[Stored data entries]
********************

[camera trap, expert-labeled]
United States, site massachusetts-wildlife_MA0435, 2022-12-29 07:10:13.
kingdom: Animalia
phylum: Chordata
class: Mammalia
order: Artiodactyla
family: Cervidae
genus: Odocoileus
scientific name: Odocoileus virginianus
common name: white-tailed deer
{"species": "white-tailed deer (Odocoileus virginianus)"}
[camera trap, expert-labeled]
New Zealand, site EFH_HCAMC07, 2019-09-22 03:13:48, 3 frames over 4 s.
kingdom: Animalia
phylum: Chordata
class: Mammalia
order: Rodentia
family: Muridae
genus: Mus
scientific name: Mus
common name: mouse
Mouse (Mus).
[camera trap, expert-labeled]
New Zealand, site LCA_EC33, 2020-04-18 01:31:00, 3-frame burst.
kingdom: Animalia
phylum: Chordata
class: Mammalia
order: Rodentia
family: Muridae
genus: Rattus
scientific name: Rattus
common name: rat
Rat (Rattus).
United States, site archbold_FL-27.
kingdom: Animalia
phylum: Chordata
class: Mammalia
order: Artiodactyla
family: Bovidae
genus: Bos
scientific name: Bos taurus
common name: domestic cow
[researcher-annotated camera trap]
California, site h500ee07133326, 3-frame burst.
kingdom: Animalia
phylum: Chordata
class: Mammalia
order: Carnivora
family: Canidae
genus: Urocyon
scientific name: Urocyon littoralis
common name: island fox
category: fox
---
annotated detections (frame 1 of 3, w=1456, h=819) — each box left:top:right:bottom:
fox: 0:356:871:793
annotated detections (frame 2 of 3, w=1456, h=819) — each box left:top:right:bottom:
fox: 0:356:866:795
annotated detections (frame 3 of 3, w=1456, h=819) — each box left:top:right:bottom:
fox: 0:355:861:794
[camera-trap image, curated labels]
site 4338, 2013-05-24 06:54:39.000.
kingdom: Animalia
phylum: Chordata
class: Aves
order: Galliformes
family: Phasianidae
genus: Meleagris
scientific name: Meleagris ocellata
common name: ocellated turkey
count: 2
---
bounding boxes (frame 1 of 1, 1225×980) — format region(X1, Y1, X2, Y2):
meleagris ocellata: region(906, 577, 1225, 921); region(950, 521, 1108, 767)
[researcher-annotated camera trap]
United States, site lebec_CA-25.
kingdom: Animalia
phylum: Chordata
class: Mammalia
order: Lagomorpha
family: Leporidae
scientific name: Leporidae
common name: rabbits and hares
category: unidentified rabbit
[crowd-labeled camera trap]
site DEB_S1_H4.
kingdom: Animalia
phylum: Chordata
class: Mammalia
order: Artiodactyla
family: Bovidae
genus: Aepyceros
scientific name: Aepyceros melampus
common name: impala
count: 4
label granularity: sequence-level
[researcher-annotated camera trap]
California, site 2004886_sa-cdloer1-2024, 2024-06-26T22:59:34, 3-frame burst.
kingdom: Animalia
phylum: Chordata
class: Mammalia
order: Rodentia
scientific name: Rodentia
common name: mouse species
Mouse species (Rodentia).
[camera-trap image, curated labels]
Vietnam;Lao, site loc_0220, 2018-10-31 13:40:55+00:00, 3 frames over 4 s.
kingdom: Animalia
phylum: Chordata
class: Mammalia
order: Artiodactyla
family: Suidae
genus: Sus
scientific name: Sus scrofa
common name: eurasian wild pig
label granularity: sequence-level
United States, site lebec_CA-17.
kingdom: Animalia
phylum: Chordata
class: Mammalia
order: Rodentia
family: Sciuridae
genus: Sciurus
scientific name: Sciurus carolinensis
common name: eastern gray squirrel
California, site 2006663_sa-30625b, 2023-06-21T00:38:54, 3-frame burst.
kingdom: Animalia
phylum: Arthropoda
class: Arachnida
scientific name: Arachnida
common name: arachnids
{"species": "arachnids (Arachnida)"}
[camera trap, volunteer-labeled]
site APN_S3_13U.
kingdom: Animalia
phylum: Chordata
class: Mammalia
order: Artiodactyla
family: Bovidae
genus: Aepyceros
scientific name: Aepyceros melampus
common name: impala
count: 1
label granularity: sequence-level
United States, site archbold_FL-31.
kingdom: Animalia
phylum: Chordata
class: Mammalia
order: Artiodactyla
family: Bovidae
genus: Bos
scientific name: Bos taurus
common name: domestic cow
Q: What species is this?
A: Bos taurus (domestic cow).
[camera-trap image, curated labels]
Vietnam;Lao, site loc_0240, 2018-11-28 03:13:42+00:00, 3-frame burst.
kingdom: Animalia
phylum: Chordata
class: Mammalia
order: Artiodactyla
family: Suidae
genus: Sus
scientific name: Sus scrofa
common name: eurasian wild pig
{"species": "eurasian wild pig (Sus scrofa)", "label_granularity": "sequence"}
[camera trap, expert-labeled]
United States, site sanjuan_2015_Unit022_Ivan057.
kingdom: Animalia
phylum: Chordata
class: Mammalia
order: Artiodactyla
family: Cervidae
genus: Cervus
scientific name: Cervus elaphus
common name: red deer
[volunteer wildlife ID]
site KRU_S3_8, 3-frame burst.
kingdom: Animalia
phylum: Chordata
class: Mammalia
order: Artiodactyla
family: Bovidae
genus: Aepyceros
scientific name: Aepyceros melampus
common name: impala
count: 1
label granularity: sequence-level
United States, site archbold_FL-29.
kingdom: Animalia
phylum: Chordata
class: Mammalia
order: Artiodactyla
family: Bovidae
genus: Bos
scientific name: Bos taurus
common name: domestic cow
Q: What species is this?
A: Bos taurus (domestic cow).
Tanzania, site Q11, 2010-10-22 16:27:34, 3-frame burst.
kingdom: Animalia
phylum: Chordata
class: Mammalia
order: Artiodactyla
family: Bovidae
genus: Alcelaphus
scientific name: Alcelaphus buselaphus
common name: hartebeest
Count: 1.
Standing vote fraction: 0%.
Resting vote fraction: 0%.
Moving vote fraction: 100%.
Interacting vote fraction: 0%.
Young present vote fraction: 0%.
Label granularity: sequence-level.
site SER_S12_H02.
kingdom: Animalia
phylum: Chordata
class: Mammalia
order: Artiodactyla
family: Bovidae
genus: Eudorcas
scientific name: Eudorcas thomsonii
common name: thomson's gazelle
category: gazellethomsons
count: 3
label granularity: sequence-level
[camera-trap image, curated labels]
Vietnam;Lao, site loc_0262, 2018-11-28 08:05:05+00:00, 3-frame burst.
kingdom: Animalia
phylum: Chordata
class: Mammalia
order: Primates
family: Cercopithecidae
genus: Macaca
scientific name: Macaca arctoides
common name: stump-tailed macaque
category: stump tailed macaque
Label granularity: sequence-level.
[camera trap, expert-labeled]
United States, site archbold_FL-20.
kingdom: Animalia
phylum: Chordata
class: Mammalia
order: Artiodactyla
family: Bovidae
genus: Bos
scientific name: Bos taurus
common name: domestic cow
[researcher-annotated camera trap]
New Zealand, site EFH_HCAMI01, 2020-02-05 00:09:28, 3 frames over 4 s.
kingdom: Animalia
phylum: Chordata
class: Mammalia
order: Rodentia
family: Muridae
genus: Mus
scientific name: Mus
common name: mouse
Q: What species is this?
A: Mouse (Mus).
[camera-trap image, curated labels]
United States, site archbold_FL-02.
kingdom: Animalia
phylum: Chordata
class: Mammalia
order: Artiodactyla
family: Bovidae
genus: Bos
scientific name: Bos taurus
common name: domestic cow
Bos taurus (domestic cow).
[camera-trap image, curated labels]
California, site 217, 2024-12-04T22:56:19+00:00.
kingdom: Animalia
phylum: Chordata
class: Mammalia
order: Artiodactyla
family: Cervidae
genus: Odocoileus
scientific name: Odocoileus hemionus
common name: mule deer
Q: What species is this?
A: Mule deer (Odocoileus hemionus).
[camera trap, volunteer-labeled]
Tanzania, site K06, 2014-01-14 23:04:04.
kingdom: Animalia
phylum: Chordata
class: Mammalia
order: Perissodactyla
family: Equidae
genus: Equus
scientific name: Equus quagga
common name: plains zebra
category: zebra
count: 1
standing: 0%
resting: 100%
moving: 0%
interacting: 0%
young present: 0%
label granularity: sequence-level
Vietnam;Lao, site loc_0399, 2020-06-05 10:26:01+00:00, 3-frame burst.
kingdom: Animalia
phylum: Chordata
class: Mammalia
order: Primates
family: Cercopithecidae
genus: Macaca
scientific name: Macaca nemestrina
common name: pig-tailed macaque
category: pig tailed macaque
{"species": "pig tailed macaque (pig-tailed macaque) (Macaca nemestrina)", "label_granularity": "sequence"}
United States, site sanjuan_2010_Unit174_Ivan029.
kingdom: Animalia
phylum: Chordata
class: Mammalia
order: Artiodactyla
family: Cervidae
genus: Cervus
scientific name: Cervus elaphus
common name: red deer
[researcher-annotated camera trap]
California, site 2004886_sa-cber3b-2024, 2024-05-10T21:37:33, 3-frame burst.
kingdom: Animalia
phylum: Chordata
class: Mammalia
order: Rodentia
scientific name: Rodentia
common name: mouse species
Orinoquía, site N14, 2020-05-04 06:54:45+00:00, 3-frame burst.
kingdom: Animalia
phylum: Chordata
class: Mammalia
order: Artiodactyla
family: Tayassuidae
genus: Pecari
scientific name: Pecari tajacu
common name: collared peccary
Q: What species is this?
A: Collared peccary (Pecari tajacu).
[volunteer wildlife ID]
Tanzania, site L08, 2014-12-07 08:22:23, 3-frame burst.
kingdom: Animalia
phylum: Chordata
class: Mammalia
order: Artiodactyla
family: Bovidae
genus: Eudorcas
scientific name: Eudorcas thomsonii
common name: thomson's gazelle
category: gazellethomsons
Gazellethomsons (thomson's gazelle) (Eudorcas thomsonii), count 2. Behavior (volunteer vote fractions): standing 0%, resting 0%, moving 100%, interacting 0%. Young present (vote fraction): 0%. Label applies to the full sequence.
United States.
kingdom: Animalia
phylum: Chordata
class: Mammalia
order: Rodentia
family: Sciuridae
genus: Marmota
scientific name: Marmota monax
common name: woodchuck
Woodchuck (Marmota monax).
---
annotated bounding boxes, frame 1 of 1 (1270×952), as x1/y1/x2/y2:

********************

Reproduce every line of the records containing the string "deer".

# The answer
common name: white-tailed deer
{"species": "white-tailed deer (Odocoileus virginianus)"}
common name: red deer
common name: mule deer
A: Mule deer (Odocoileus hemionus).
common name: red deer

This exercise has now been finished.